* **Aim of the exercise**: Please carry on the passage about Biden and "bad Catholics," starting right after its last sentence.

* **Quoted passage**:
Outside the pope and God himself, I don’t know if anybody really has the right to call anyone a “bad Catholic.” (That said, I am the first person to call myself one.) But Fr. Whitfield makes some very good points in his piece:
Biden, undoubtedly, represents a highly educated but poorly catechized, barely converted, cultural Catholicism, formed quite nobly but equally vaguely by a faint account of social justice but which is as substantially Catholic as having once gone to parochial school or Notre Dame. Which is to say, very little. Yet it is a bad Catholicism that differs from another bad Catholicism, a religion itself deformed, principally economically. These, of course, are the bad Catholics of the political right, but who didn’t win. …
… as we welcome this new president, we shouldn’t make much of his Catholicism. Biden shouldn’t make much of it himself; but instead, like me and his fellow bad Catholics, work out his own salvation in fear and trembling. It’s also why Catholics must resist the cheap identarian pride of having a co-religionist in the Oval Office. That, and because the religious veneration of politicians always deforms the venerators. Of this we have had enough.

* **Data shown**:
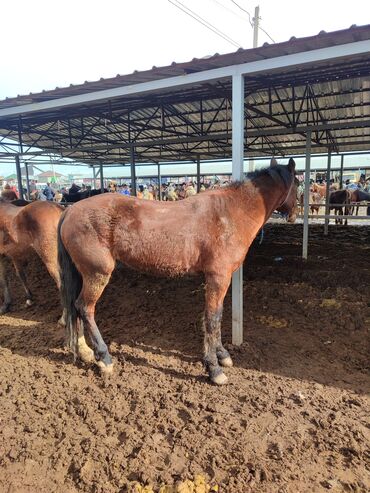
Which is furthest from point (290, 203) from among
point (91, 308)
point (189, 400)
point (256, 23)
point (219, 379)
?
point (256, 23)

* **Task output**:
I am definitely to the right of Biden on the abortion issue. (I’m not sure what Fr. Whitfield is talking about when he mentions Biden’s “willful refusal to embrace the integral moral vision Catholicism describes,” but I’m willing to find out and explore what that means.) I wish he didn’t feel the need to ditch what had once been a clearer-cut opposition to abortion for the sake of political viability.
That said, I appreciate the breath of fresh air that is Biden’s clearly deep and sincere faith, however “poorly catechized” it might be. (I cringed when he mused at tonight’s COVID-19 memorial about “if there are angels in heaven.” A lame, tossed-off line, probably, but still.)
If I agree with Fr. Whitfield on anything, it’s the point about resisting “cheap identarian pride” – something that I am guilty of in recent weeks – about having a fellow Catholic in office. It’s that kind of ideological and allegedly faith-based pride that fueled the Trump train for years. ("Baby Christian," my ass.) If we’re looking for role models to emulate, best to look to the saints and not, say, politicians.